> [What this task involves]:
Beginning with the line where "scientific name: Bos taurus" appears, set down each line exactly until the records below end, and omit the pictures.

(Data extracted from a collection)
**********
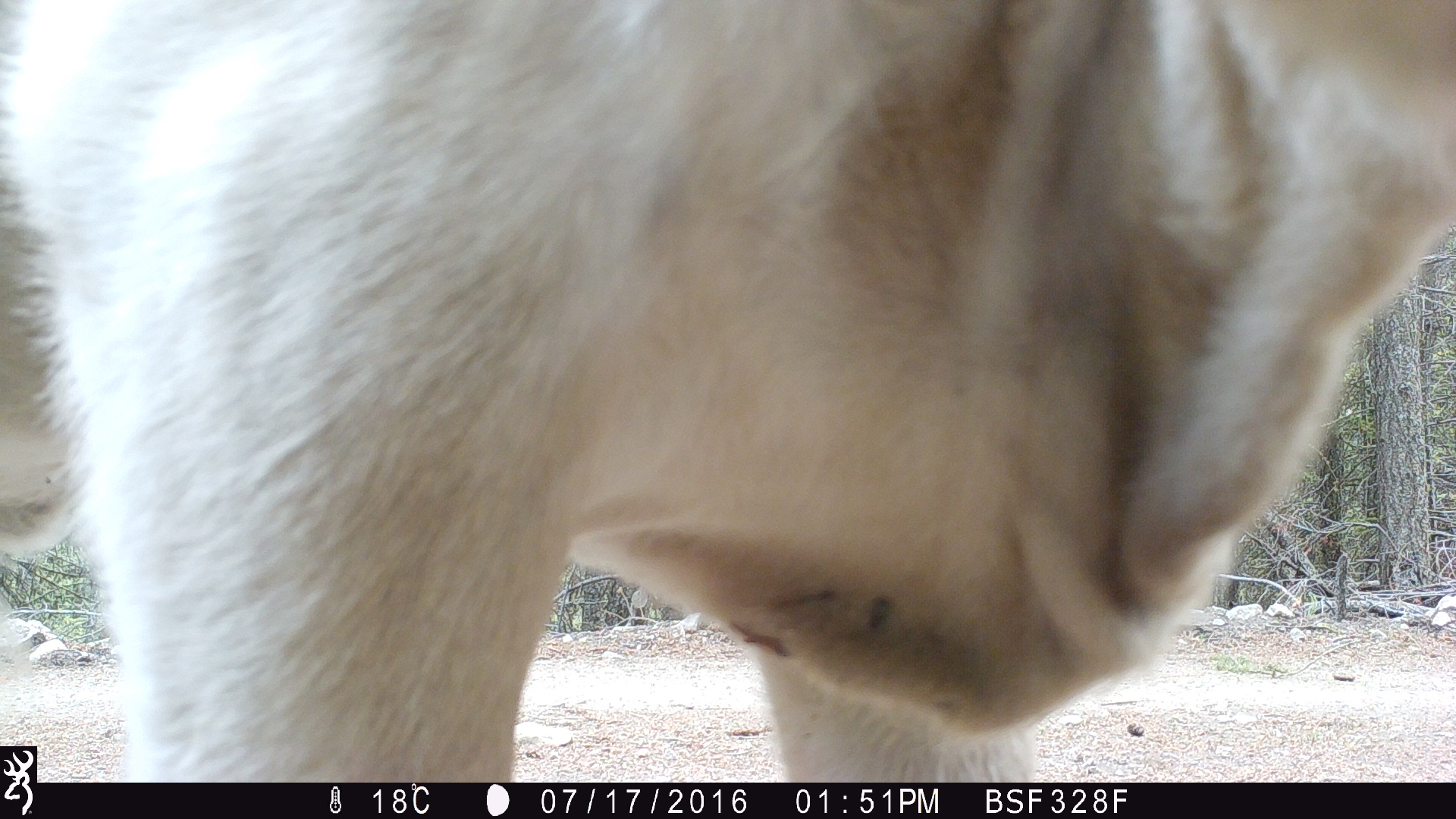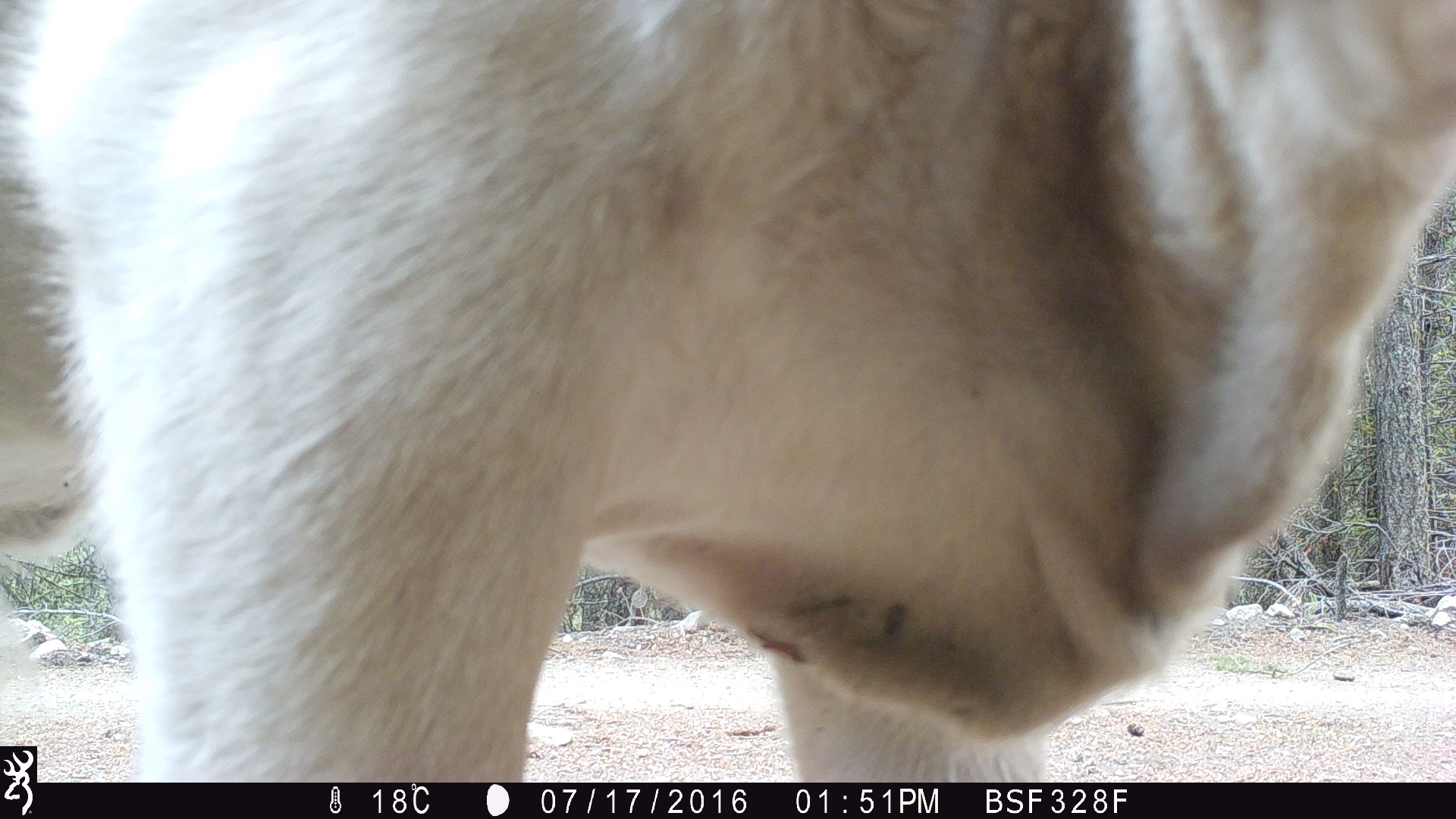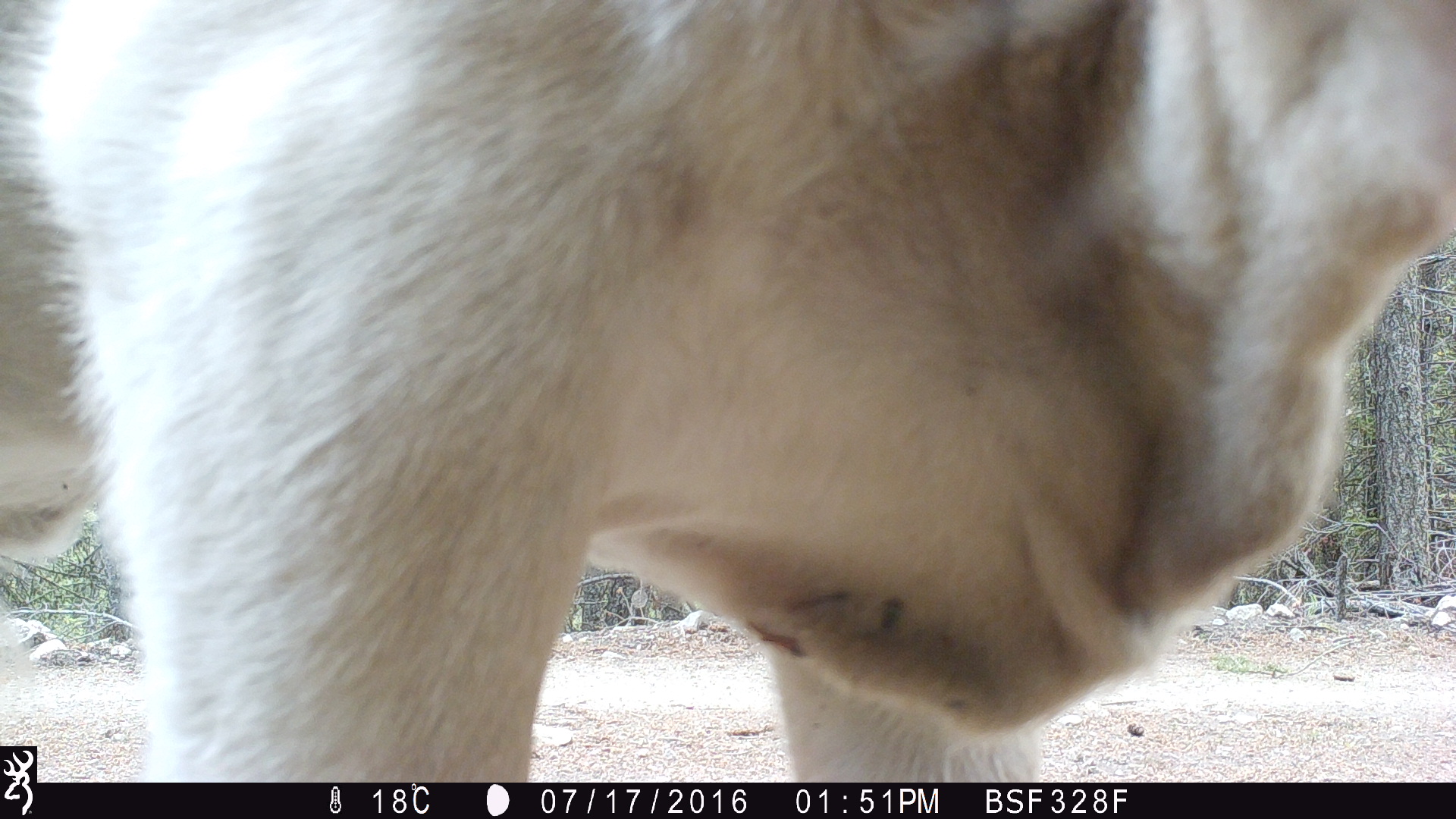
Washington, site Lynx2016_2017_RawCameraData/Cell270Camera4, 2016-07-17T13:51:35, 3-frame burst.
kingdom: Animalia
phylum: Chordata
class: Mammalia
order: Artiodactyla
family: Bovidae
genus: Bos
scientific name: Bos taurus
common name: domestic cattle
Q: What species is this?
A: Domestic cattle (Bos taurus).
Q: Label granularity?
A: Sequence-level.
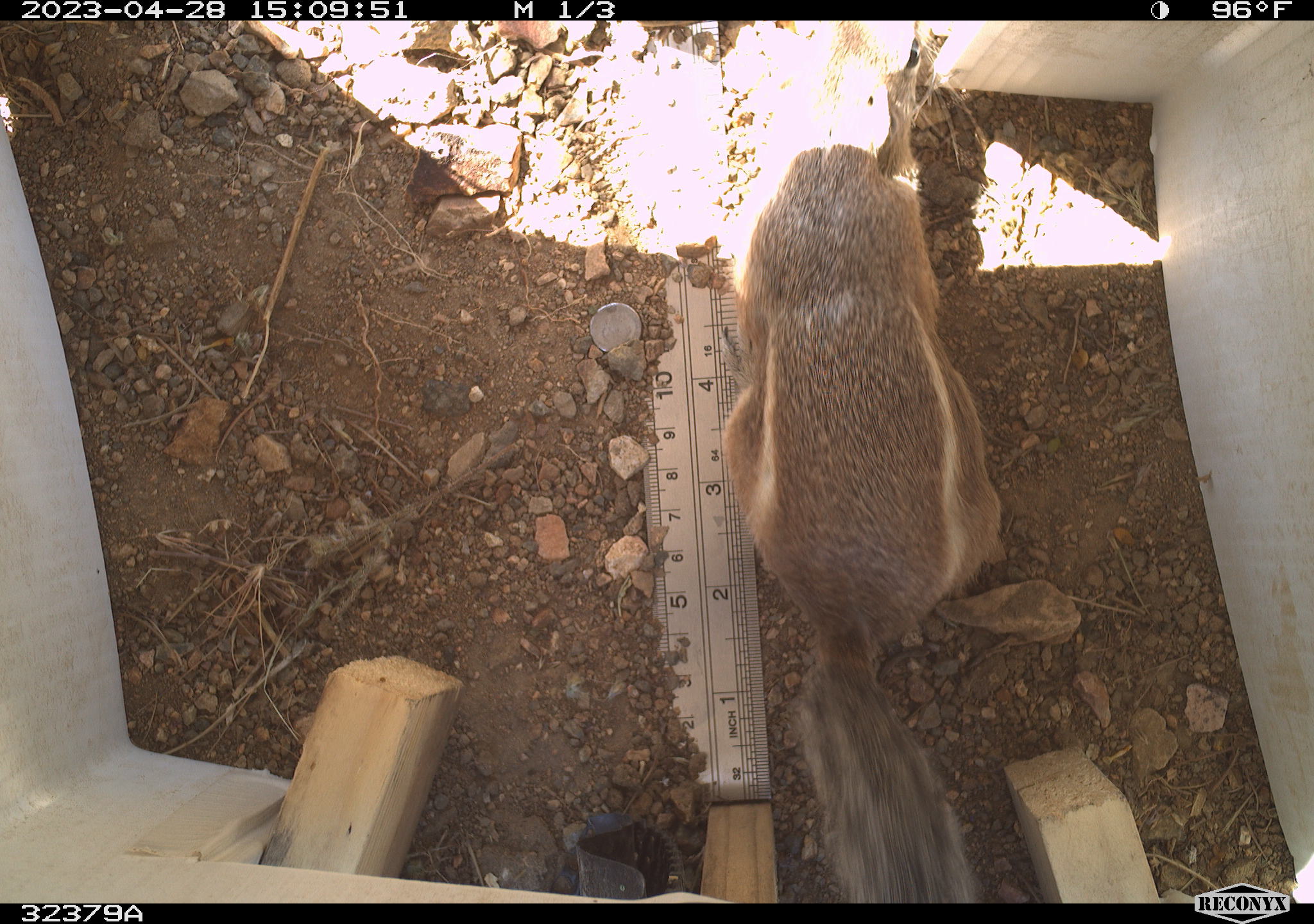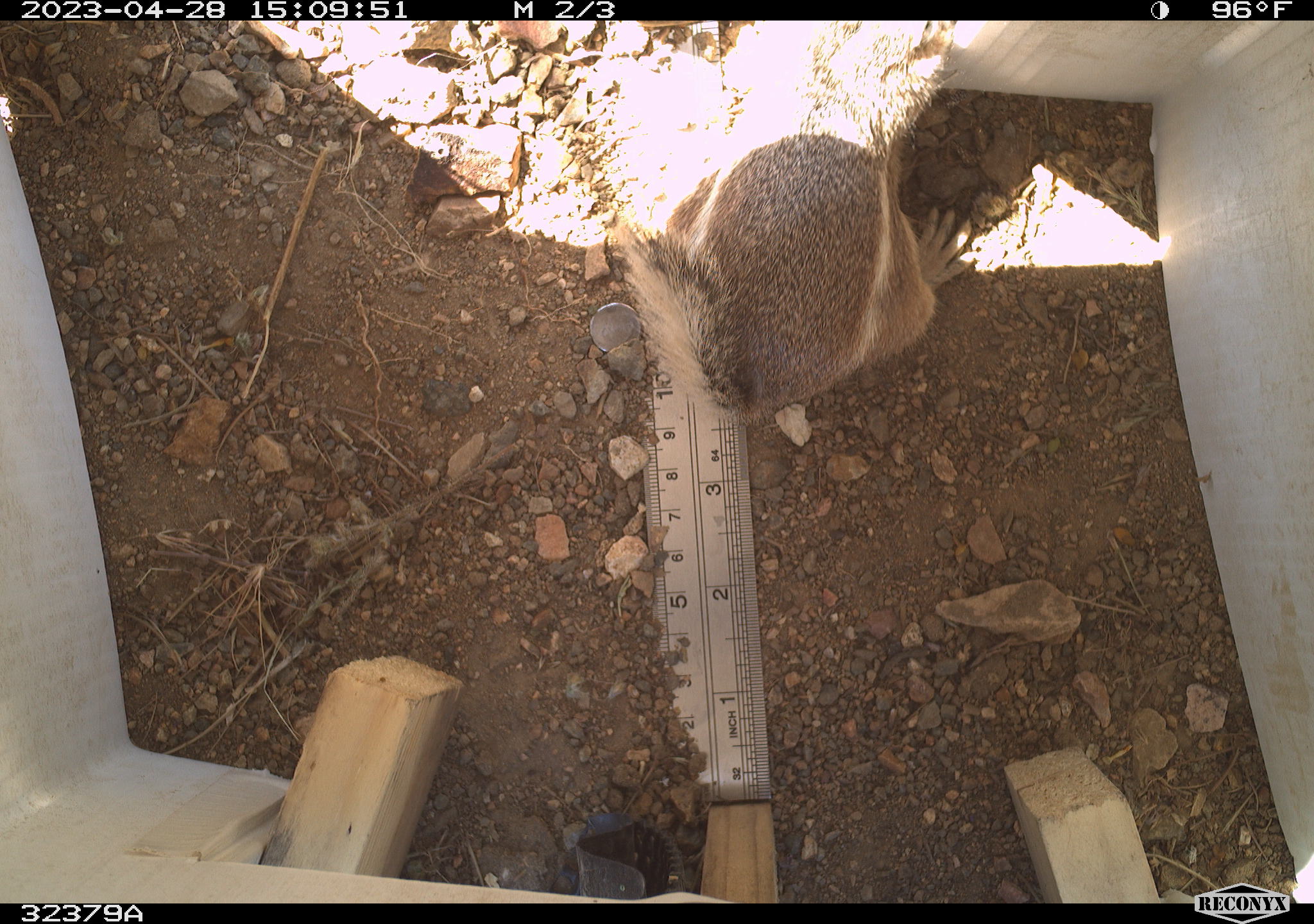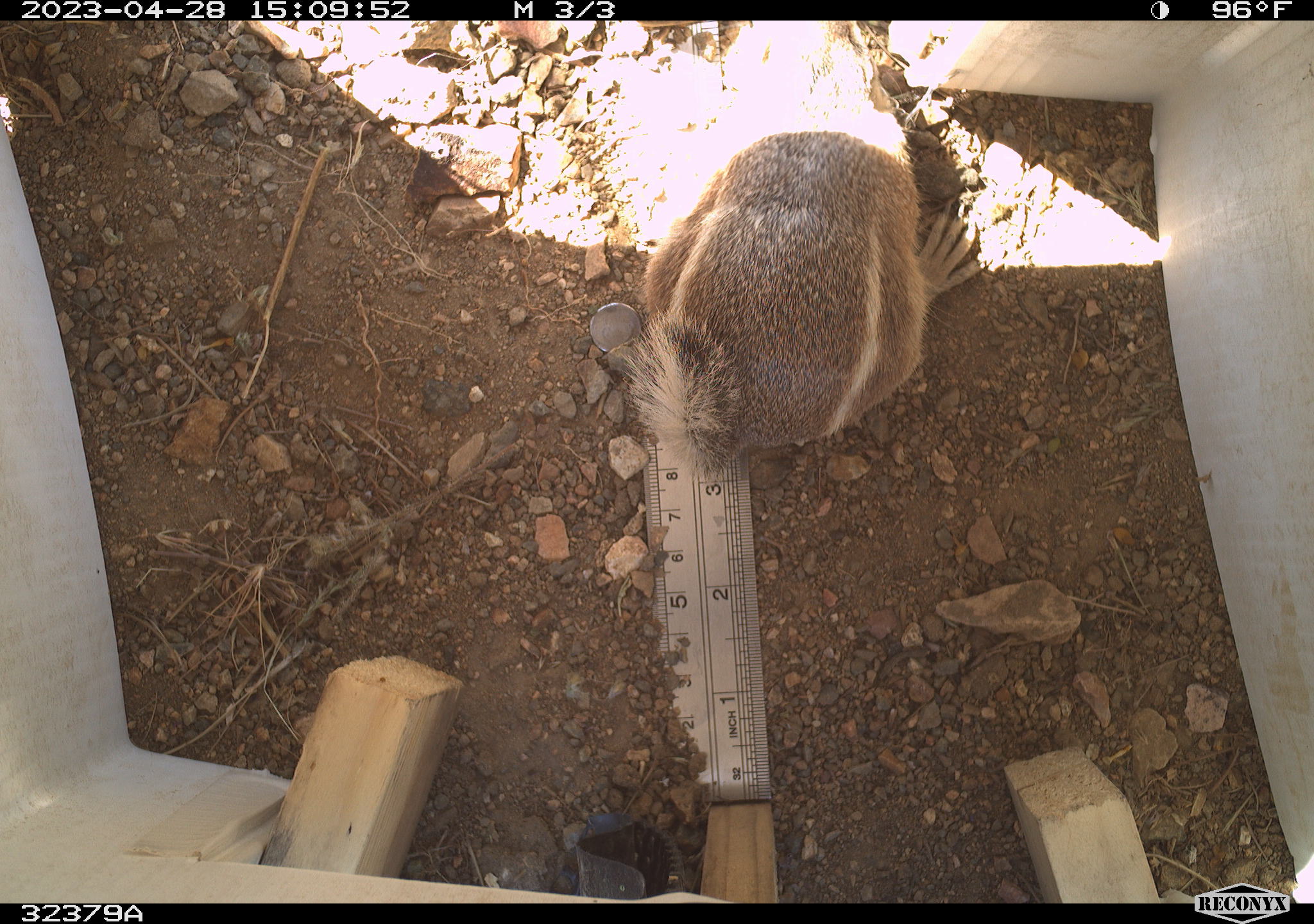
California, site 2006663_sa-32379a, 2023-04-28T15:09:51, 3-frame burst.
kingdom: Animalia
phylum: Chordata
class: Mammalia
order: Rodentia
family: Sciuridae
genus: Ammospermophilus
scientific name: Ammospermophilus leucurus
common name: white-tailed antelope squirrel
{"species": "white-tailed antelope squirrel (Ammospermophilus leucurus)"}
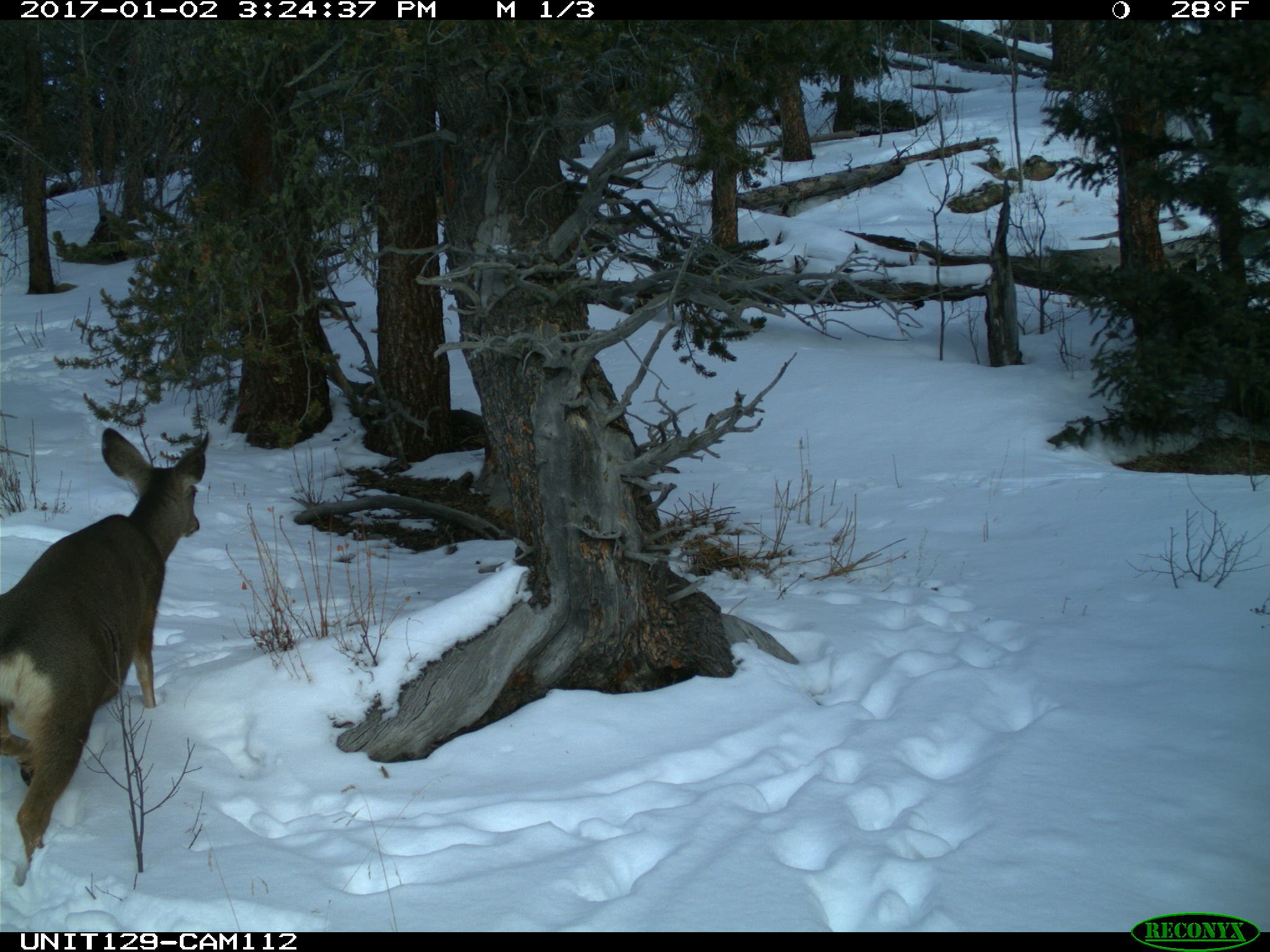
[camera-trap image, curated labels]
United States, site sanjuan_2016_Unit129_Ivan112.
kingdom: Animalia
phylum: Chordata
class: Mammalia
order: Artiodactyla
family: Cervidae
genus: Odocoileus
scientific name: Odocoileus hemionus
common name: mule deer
**********
> [Answer section]:
scientific name: Bos taurus
common name: domestic cattle
Q: What species is this?
A: Domestic cattle (Bos taurus).
Q: Label granularity?
A: Sequence-level.
California, site 2006663_sa-32379a, 2023-04-28T15:09:51, 3-frame burst.
kingdom: Animalia
phylum: Chordata
class: Mammalia
order: Rodentia
family: Sciuridae
genus: Ammospermophilus
scientific name: Ammospermophilus leucurus
common name: white-tailed antelope squirrel
{"species": "white-tailed antelope squirrel (Ammospermophilus leucurus)"}
[camera-trap image, curated labels]
United States, site sanjuan_2016_Unit129_Ivan112.
kingdom: Animalia
phylum: Chordata
class: Mammalia
order: Artiodactyla
family: Cervidae
genus: Odocoileus
scientific name: Odocoileus hemionus
common name: mule deer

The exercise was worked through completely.